Prefeituras em diferentes regiões do país têm adotado tecnologias baseadas em dados para transformar a forma como monitoram os espaços urbanos, como as ruas, praças e, especialmente, as calçadas públicas. A novidade, agora, é a utilização da tecnologia e inteligência artificial (I.A.) para detectar problemas e programar manutenções.
O Censo IBGE 2022 mostrou que 84% da população urbana brasileira reside em ruas com algum tipo de passeio. O resultado parece bom, mas apenas 18% dessas "calçadas" estão livres de buracos, degraus e outros obstáculos. Em relação às rampas de acessibilidade, o quadro é ainda pior: somente 15,2% dos residentes contam com essa infraestrutura que permite a travessia segura de idosos, mães com carrinhos de bebê, caminhantes com malas e, claro, as pessoas com algum tipo de deficiência. Na prática, isso significa que mais de 119 milhões de brasileiros estão excluídos do direito básico de circular com segurança e autonomia.
Os dados sobre as condições reais dessa infraestrutura urbana são escassos e desatualizados, dependendo de reclamações pontuais feitas por moradores ou de inspeções manuais com frequência limitada. Exemplos são as campanhas Calçadas do Brasil 2012 e 2019, além das ações Calçada Cilada, que revelaram milhares de problemas em todas as partes do país. E em 2024 o Mobilize Brasil publicou a seção Uma Rua Cada Dia, com imagens de ruas e calçadas em centenas de cidades, todas repletas de desafios para quem caminha ou circula em cadeiras de rodas.

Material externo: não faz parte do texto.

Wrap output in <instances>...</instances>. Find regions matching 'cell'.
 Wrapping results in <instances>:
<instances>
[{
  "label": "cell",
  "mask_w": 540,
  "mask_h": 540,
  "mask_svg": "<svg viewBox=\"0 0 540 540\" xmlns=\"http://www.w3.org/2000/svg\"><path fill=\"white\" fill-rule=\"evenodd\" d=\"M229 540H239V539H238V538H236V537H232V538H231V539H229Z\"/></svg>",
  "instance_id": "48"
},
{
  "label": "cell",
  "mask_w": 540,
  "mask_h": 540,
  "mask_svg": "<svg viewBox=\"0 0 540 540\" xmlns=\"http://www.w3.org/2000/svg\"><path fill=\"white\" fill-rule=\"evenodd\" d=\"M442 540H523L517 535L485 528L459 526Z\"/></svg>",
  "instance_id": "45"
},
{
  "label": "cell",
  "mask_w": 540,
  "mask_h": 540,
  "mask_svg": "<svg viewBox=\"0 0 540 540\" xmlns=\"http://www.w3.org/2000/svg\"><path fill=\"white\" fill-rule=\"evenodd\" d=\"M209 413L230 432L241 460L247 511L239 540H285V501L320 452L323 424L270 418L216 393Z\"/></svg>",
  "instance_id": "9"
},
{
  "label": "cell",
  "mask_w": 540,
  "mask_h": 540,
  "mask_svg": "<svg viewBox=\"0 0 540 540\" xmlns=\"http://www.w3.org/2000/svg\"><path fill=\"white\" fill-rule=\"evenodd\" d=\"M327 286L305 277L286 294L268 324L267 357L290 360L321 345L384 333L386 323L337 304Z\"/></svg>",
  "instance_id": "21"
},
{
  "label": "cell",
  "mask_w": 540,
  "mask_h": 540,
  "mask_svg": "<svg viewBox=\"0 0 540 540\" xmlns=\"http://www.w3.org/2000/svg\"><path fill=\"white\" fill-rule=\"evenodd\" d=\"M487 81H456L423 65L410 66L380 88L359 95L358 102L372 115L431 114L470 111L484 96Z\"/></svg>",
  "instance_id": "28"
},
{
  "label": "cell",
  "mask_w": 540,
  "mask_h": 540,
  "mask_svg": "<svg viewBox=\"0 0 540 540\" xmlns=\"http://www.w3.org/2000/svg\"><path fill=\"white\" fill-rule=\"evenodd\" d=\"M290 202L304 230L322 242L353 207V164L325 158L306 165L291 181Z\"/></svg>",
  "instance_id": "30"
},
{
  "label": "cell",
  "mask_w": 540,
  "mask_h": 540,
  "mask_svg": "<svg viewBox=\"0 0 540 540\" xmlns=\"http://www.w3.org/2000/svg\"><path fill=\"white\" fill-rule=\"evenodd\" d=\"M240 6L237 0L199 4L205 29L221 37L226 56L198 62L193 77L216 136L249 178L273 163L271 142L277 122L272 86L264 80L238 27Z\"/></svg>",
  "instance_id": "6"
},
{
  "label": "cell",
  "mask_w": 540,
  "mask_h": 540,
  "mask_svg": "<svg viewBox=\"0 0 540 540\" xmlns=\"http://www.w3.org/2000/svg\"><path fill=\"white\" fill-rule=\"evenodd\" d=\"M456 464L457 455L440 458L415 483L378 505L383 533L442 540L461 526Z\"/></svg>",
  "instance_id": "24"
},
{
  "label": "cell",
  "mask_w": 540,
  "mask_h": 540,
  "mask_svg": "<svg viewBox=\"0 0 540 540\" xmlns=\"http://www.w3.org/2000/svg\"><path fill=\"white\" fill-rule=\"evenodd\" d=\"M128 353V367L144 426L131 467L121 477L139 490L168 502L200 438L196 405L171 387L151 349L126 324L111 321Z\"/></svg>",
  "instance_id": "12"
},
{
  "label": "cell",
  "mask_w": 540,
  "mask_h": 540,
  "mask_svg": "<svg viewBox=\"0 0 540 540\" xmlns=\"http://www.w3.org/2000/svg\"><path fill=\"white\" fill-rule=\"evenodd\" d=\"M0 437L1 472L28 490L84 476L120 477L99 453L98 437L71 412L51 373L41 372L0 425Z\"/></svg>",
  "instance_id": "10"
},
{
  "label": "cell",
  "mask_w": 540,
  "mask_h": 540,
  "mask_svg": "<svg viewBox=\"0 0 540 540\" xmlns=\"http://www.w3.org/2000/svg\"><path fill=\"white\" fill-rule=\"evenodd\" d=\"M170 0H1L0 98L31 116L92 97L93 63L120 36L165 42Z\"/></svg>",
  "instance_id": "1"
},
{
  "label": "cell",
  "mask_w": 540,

Câmera instalada em veículo para monitoramento das vias Foto: Mapzer
Câmeras e inteligência artificial
Mais recentemente, com base em imagens obtidas por "câmeras inteligentes", alguns municípios começaram a monitorar suas vias com apoio de inteligência artificial. Uma dessas iniciativas é promovida pela startup brasileira Mapzer, que desenvolveu uma tecnologia capaz de identificar até 32 tipos de ocorrências urbanas por meio de veículos equipados com câmeras, sensores e I.A.
Segundo Pierre Damasio, diretor da empresa, a tecnologia já foi aplicada em mais de 200 municípios desde que entrou em operação, impactando a gestão pública de zeladoria em diferentes regiões do país e beneficiando mais de 5 milhões de pessoas. A vantagem da tecnologia, explica Damasio, está na possibilidade de entregar diagnósticos completos e contínuos, com 100% de cobertura do perímetro urbano, o que permite a atuação das prefeituras de forma preventiva.
Apenas em 2024, a ferramenta identificou 32.658 pontos críticos relacionados à acessibilidade em calçadas. Os dados geram dashboards georreferenciados que têm sido utilizados por gestões públicas para embasar planos de mobilidade urbana, licitações de obras e decisões sobre onde intervir primeiro. Essa abordagem também favorece a redução de custos: identificar um ponto crítico antes do agravamento evita intervenções emergenciais mais caras, além de prevenir acidentes e ampliar o alcance dos serviços urbanos.
A expectativa é que soluções como essa ganhem maior escala nos próximos anos, especialmente diante de dois fatores emergentes: o envelhecimento da população brasileira, que até 2030 terá mais idosos do que crianças, as necessidades de mobilidade sustentável e a intensificação dos eventos climáticos extremos, que exigem cidades mais resilientes e adaptadas à diversidade de seus habitantes.
Por fim, resta o desafio político de estimular os prefeitos a priorizarem a velha e maltratada calçada.